What I can say is this: Rasmussen has been more than a little funky lately. Something seems to be causing a systemic skew to the GOP in his polling. This shows up best in Obama job approval ratings, where he has continually undershot the rest of the pollsters by large amounts, regularly yielding a net approval rating 10-15 points under almost all of the other pollsters. This also shows up in his PA Senate race polling (Toomey up by double digits is a bit hard to believe; I can believe a lead, but not one that's so large) and his Generic Congressional Ballot (which he does more of than anyone else).
With this in mind, all of Rasmussen's polls strike me as dodgy, not just this one. Something is fishy here, and it's been puzzling me for a while.
I've got a few guesses:
- The first is that he has a different sampling/weighting model.
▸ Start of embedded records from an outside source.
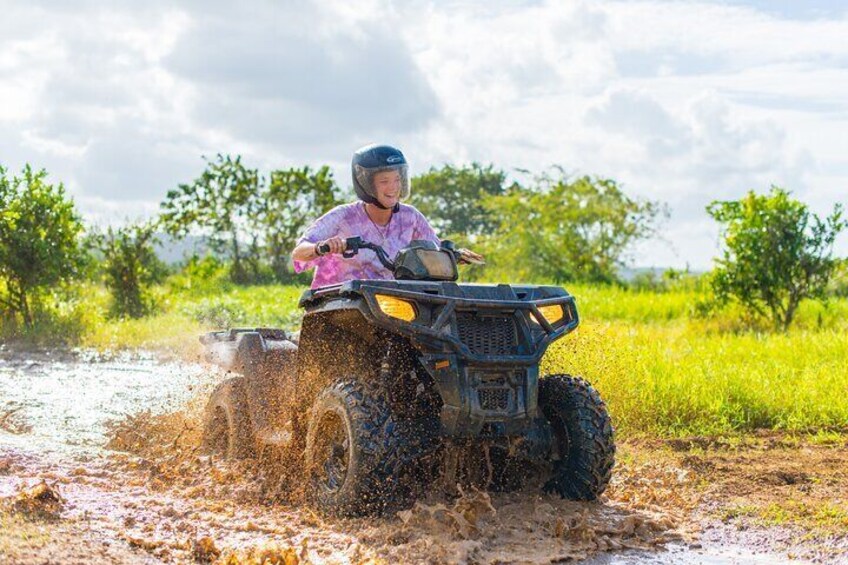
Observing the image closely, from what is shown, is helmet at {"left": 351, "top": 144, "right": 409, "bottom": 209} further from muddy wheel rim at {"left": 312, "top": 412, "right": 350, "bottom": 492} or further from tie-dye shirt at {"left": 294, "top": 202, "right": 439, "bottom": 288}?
muddy wheel rim at {"left": 312, "top": 412, "right": 350, "bottom": 492}

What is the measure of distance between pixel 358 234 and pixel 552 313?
142 centimetres

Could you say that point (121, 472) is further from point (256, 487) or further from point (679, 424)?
point (679, 424)

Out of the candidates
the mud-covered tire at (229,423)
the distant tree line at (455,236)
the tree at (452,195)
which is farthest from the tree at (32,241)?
the tree at (452,195)

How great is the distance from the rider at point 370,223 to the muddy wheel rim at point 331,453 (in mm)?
989

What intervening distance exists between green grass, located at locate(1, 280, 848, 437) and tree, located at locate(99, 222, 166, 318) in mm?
1031

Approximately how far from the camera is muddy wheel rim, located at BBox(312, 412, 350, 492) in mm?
5824

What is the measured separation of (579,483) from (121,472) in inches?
138

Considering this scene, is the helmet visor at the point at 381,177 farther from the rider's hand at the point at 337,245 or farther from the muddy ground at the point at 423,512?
the muddy ground at the point at 423,512

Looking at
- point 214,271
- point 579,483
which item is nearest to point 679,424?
point 579,483

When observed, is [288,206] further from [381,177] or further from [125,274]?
[381,177]

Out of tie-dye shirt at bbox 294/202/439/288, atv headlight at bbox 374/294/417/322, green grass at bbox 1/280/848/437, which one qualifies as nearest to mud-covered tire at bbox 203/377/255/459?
tie-dye shirt at bbox 294/202/439/288

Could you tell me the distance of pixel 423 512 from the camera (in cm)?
562

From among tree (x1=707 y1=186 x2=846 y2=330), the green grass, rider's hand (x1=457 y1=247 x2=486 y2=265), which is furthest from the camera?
tree (x1=707 y1=186 x2=846 y2=330)

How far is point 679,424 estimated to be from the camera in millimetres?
9148
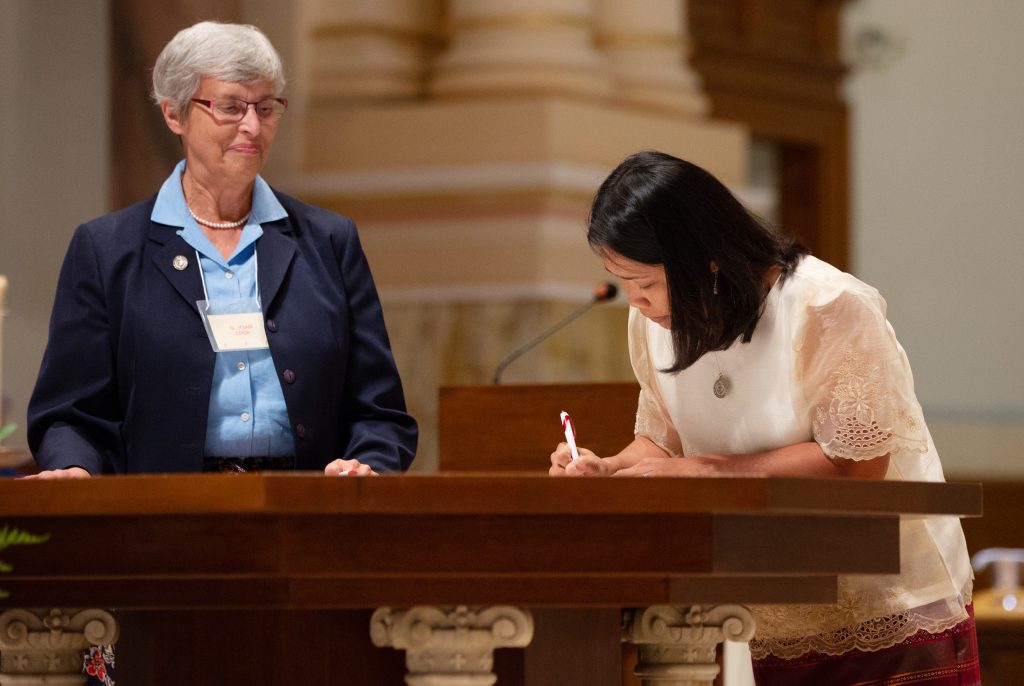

Not wrong, just different. I can't say it's wrong because I haven't looked at it, and it has worked in the past. So the model may have something to do with it.
- Second, we have sampling problems. Pollsters are having more and more trouble getting people to answer the phone. I think this was responsible for the SUSA and PPP age distribution problems in the last VA polls they did. Younger voters tend to break a bit more Democratic in most polls you see, so if he's undersampling and not adjusting for that (or considering biases among who he's getting in that crowd), then that could be partly to blame.
- Third, there's 1 and 2 compounding eachother. A model with a slight bias in it can lead to a real problem when something else exaggerates that bias (i.e. his "ideal sample" is weighted wrong, but then sampling biases are making that problem worse).
- He's seeing what he wants to see. I don't want to accuse any pollsters of taking a sample at face value because they like what they see, but there's a chance that unless and until his model is shown to be wrong, Rasmussen isn't going to go "under the hood" and tweak his sample. Also, it may be commercially viable for him to put his stuff out there...he's certainly got good clients with FOX if he puts his stuff out there.
I'm not going to comment on where I think Rasmussen is compared to the actual state of the race. I think the issues in his recent polling work make it useless without crosstabs to evaluate. He's clearly got a model, but without some access to the data which underlies his results I can't do anything with his polls except to issue a caution against putting too much faith in anything Rasmussen puts out. With the other main pollsters, I can at least get an idea of whether the poll is rogue or the sample is funky; with Rasmussen, I get the feeling that the pollster has gone rogue.
Unless and until I can sort out what's up with Rasmussen, I'm going to largely set anything he does aside. If anyone knows what's up here so I can actually evaluate his polling, I'd greatly appreciate it.
Edit, 3:10 PM: A good point was made in a comment that made me think. Therefore, I'd like to tack on here: Rasmussen's polls are likely invalid, but they are constantly so. Thus one might be able to draw a trend out of what he says, but you'd have to deduce the exact balance of the race indirectly. As such, I think the term for Rasmussen's polls is that they are reliably invalid. I still plan to set them aside because of the validity issues, but...hey, at least if he's bumbled his model, he's bumbled it in a very consistent way.